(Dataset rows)
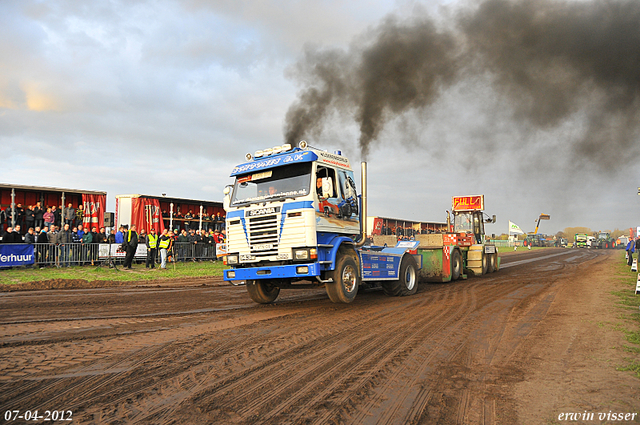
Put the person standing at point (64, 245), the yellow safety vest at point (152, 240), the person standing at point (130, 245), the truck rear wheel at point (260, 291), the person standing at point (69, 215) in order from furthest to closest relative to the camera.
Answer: the person standing at point (69, 215), the yellow safety vest at point (152, 240), the person standing at point (130, 245), the person standing at point (64, 245), the truck rear wheel at point (260, 291)

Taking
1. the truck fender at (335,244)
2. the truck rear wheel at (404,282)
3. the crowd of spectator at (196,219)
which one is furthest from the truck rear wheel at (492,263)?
the crowd of spectator at (196,219)

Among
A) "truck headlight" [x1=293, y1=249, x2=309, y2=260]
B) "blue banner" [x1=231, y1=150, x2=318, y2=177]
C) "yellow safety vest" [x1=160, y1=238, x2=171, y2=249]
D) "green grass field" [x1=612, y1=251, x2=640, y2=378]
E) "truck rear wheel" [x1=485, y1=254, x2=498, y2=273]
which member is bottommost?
"green grass field" [x1=612, y1=251, x2=640, y2=378]

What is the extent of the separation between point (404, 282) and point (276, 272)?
4453mm

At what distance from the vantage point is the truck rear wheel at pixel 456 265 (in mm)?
15864

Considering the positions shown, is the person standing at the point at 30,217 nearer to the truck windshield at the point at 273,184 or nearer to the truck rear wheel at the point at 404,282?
the truck windshield at the point at 273,184

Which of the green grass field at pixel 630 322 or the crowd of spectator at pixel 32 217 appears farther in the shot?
the crowd of spectator at pixel 32 217

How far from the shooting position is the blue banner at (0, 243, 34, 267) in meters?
15.4

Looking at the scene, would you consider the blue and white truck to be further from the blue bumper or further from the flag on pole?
the flag on pole

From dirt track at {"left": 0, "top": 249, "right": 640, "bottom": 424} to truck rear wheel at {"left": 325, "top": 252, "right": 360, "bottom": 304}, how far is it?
11.9 inches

→ **Exercise details**:
Can you copy word for word the part of the rows that opens at the start and closes with the line containing "Answer: the person", both included? Leave the pictures out.

→ **Answer to the exercise**:
Put the person standing at point (64, 245), the yellow safety vest at point (152, 240), the person standing at point (130, 245), the truck rear wheel at point (260, 291), the person standing at point (69, 215) in order from furthest to closest relative to the camera.
Answer: the person standing at point (69, 215), the yellow safety vest at point (152, 240), the person standing at point (130, 245), the person standing at point (64, 245), the truck rear wheel at point (260, 291)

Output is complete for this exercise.